Facebook, Twitter, and YouTube chiefs face being called to give evidence before Oireachtas members over cyberbullying and to outline actions the firms are taking to protect users.
The Oireachtas Committee on Communications has also discussed inviting the Data Protection Commissioner to the series of hearings to be held in the coming months.
TDs and senators agreed on the planned hearings yesterday, which were called for following the death of junior agriculture minister Shane McEntee, who took his own life last month.
The late Meath TD’s family criticised contributors to online forums who, it was claimed, attacked the father-of-four in the aftermath of the budget.
Oireachtas members yesterday discussed the possibility of reviewing recent legal cases taken by businessman Declan Ganley and failed presidential candidate Sean Gallagher over tweets.
Mr Ganley agreed an out-of-court settlement over comments made about him on Twitter, while Mr Gallagher has begun legal action against RTÉ after a controversial tweet was read out during a televised debate in Oct 2011.
Oireachtas committee member Sean Kenny said members had discussed inviting the three online giants to hearings. Research will first be carried out on how other countries have dealt with concerns over the use of social media.
Another member told the Irish Examiner: “We’re going to explore, during a series of hearings, the responsible use of social media by the industry. We’ll find out the existing protections, legal challenges there, but will research it first.
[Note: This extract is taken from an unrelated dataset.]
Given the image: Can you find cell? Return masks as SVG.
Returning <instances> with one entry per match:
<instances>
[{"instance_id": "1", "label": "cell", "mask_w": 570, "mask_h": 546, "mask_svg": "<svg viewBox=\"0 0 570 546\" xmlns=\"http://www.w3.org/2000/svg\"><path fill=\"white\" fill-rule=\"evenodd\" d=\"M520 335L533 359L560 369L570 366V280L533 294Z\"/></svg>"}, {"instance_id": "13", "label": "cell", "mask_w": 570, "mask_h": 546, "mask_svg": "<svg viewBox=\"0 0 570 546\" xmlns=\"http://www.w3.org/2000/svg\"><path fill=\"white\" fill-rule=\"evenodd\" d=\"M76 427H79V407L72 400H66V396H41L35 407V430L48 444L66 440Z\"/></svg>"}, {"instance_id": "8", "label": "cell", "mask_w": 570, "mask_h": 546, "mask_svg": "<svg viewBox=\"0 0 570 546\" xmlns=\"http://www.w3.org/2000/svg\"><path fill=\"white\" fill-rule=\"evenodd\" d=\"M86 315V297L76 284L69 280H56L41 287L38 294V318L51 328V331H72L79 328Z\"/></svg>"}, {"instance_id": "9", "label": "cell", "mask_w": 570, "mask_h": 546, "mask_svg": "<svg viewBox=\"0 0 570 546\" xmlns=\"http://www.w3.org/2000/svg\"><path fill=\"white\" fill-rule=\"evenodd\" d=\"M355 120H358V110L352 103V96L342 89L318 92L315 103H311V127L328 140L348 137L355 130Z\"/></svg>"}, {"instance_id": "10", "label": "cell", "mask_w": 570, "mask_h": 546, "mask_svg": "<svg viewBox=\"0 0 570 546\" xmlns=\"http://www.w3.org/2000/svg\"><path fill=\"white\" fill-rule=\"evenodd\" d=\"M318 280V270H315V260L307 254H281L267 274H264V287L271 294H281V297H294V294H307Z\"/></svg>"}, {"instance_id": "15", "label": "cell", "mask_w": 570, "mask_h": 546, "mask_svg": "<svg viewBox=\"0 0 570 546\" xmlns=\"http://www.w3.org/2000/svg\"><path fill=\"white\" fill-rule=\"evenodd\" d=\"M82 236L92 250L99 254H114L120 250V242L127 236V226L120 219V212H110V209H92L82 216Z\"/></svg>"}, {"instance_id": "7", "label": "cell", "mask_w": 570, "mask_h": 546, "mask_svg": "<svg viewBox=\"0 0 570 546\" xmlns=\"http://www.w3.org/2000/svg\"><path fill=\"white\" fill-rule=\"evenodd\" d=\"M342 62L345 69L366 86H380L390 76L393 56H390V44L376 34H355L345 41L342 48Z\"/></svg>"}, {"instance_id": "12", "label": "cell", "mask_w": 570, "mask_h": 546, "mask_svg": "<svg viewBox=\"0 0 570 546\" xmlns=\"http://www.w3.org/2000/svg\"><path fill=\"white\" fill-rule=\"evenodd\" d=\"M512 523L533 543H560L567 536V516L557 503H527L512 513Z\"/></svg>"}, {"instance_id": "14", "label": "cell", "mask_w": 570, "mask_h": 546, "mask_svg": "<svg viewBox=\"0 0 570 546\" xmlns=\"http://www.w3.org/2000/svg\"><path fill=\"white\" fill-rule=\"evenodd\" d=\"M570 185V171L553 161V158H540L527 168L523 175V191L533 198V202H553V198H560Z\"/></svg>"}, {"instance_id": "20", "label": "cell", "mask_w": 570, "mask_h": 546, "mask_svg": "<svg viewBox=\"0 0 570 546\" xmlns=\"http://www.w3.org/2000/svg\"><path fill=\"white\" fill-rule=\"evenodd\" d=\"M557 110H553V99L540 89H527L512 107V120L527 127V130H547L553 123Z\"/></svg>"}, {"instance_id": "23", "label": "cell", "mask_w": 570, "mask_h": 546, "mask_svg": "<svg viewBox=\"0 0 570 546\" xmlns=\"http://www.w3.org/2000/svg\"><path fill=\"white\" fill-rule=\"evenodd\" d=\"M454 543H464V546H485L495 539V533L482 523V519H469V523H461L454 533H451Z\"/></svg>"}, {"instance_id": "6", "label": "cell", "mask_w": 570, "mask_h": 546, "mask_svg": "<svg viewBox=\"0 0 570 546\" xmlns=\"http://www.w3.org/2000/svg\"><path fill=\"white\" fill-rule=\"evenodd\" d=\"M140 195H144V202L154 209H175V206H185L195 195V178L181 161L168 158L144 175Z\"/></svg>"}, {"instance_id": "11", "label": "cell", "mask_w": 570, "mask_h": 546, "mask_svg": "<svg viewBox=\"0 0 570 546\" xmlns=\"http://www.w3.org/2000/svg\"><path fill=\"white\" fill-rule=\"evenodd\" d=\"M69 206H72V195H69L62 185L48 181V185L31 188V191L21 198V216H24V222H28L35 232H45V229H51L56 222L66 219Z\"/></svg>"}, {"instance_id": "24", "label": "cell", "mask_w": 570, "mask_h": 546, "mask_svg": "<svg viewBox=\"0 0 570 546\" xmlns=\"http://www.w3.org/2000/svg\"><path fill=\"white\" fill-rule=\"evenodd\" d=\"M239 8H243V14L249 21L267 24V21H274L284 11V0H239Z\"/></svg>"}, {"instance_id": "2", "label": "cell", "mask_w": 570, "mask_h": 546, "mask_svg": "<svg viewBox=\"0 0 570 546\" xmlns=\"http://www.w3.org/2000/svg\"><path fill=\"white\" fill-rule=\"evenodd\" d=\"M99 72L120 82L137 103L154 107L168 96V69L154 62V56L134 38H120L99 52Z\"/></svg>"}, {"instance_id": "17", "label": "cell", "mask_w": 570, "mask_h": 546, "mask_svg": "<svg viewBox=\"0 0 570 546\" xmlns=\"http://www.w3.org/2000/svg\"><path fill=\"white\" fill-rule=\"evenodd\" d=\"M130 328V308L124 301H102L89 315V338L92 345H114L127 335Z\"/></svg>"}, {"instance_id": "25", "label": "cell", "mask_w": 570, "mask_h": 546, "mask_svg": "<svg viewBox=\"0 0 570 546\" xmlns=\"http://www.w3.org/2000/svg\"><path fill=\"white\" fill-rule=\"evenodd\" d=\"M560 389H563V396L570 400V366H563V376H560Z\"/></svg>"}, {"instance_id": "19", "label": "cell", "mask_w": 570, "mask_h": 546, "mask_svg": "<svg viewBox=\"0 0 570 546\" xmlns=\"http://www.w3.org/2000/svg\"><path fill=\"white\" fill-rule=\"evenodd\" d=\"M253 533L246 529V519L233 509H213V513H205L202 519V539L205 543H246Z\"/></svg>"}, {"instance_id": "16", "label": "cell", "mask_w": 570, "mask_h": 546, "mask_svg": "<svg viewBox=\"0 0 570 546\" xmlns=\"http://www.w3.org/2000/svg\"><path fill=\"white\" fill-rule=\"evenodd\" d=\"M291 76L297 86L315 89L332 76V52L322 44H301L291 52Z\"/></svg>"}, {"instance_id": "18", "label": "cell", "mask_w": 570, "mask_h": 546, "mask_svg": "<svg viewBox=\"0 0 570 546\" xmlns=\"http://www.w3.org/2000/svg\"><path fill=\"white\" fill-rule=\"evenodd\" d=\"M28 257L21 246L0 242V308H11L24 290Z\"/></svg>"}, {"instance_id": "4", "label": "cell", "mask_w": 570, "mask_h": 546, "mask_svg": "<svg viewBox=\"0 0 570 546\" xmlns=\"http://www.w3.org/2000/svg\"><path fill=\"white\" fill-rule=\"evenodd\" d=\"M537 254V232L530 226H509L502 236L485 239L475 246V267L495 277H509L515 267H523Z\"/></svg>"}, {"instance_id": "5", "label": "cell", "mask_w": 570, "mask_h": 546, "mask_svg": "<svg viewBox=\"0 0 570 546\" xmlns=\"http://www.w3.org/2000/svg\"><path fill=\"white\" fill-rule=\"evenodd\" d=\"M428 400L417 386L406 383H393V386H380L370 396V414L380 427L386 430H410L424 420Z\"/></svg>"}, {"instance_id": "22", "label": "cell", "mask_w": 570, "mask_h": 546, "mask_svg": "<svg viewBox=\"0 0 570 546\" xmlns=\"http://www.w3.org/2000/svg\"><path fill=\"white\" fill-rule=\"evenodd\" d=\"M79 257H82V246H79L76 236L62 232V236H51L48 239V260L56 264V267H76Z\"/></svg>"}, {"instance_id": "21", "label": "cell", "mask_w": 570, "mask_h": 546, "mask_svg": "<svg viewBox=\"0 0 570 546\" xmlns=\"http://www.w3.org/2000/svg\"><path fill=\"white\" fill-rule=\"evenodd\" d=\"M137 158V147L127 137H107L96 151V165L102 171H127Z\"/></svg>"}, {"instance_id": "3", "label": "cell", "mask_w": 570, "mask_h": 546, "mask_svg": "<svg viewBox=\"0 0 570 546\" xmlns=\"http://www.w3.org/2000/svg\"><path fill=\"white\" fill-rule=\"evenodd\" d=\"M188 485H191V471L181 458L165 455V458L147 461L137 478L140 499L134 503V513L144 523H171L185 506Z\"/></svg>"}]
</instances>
“We’re going to look at online social media in other countries and how they’re dealing with abuse. This is about ordinary members of the public and how they seek redress.”
Meanwhile, Ceann Comhairle Seán Barrett yesterday reminded Dáil members of the death of Mr McEntee and said statements of sympathy would be heard at a later stage.
“In accordance with the wishes of the family at this time, expressions of sympathy will be heard at a future date, on which members will have an opportunity to express their condolences.”
Fine Gael last night held a minute’s silence at its weekly parliamentary party meeting, at which Taoiseach Enda Kenny spoke of Mr McEntee’s passion for politics and the sadness experienced by his family.